Cell surface F1/FoATP synthase contributes to interstitial flow-mediated development of the acidic microenvironment in tumor tissues

Abstract

To address pivotal roles of cell surface F₁/F_OATP synthase in the development of acidic microenvironment in tumor tissues, we investigated effects of shear stress stimulation on the cultured human breast cancer cells, MDA-MB-231 and MDA-MB-157, or human melanoma cells, SK-Mel-1. Shear stress stimulation (0.5–5.0 dyn/cm²), the levels of which are similar to those produced by the interstitial flow, induced strength-dependent corelease of ATP and H⁺from the cells, which triggered CO₂gas excretion. In contrast, the same level of shear stress stimulation did not induce significant ATP release and CO₂gas excretion from the control human mammary epithelial cells (HMEC). Marked immunocytochemical and mRNA expression of cell surface F₁/F_OATP synthase, vacuolar-ATPase (V-ATPase), carbonic anhydrase type IX, and ectonucleoside triphosphate diphosphohydrolase (ENTPDase) 3 were detected in MDA-MB-231 cells, but little or no expression on the HMEC. Pretreatment with cell surface F₁/F_OATP synthase inhibitors, but not cell surface V-ATPase inhibitors, caused a significant reduction of the shear stress stimulation-mediated ATP release and CO₂gas excretion from MDA-MB-231 cells.
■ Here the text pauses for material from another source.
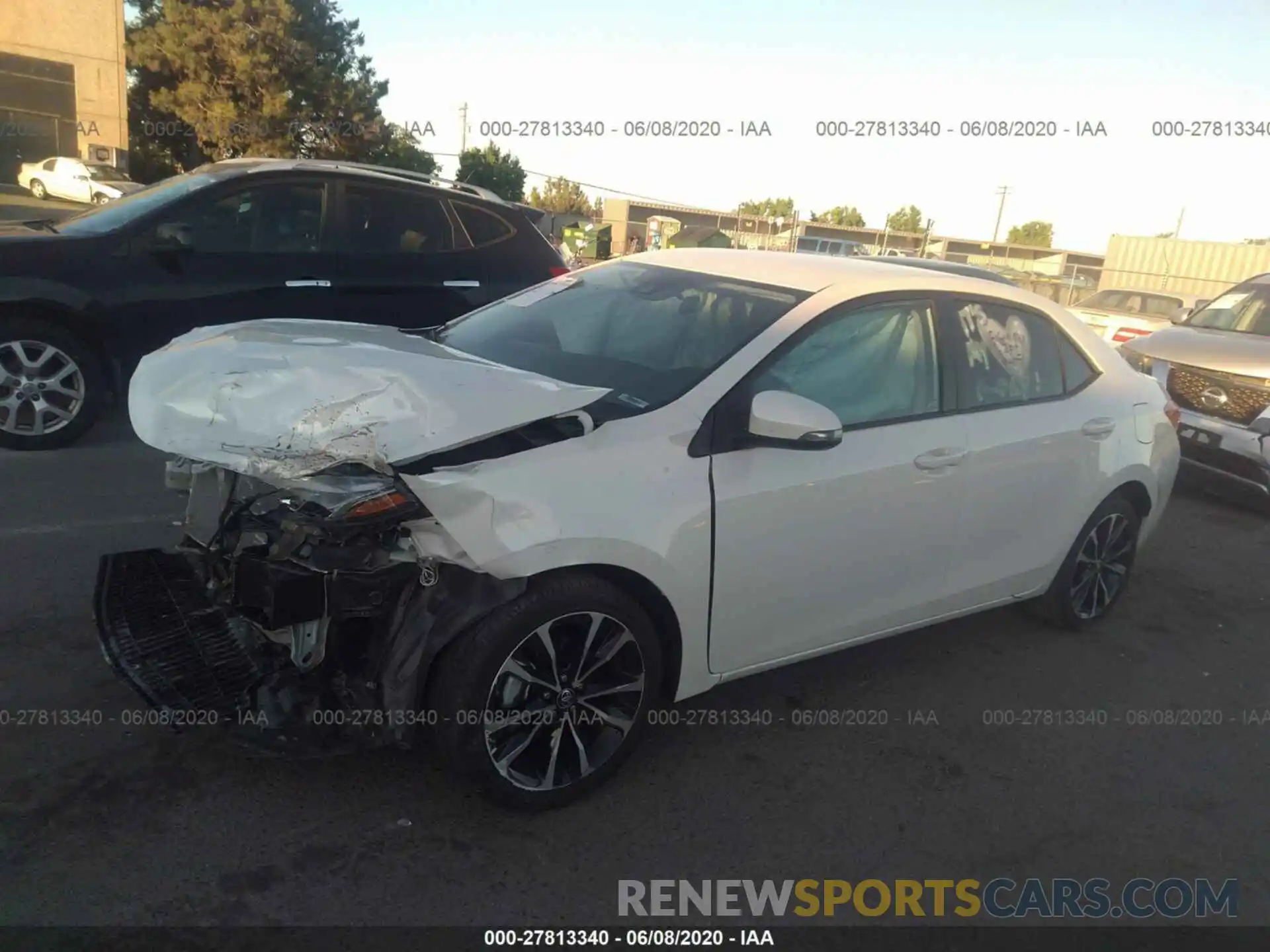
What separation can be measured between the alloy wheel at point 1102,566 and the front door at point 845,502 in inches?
45.8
The ENTPDase activity in the shear stress-loaded MDA-MB-231 cell culture medium supernatant increased significantly in a time-dependent manner. In addition, MDA-MB-231 cells displayed strong staining for purinergic 2Y1 (P2Y1) receptors on their surfaces, and the receptors partially colocalized with ENTPDase 3. These findings suggest that cell surface F₁/F_OATP synthase, but not V-ATPase, may play key roles in the development of interstitial flow-mediated acidic microenvironment in tumor tissues through the shear stress stimulation-induced ATP and H⁺corelease and CO₂gas production.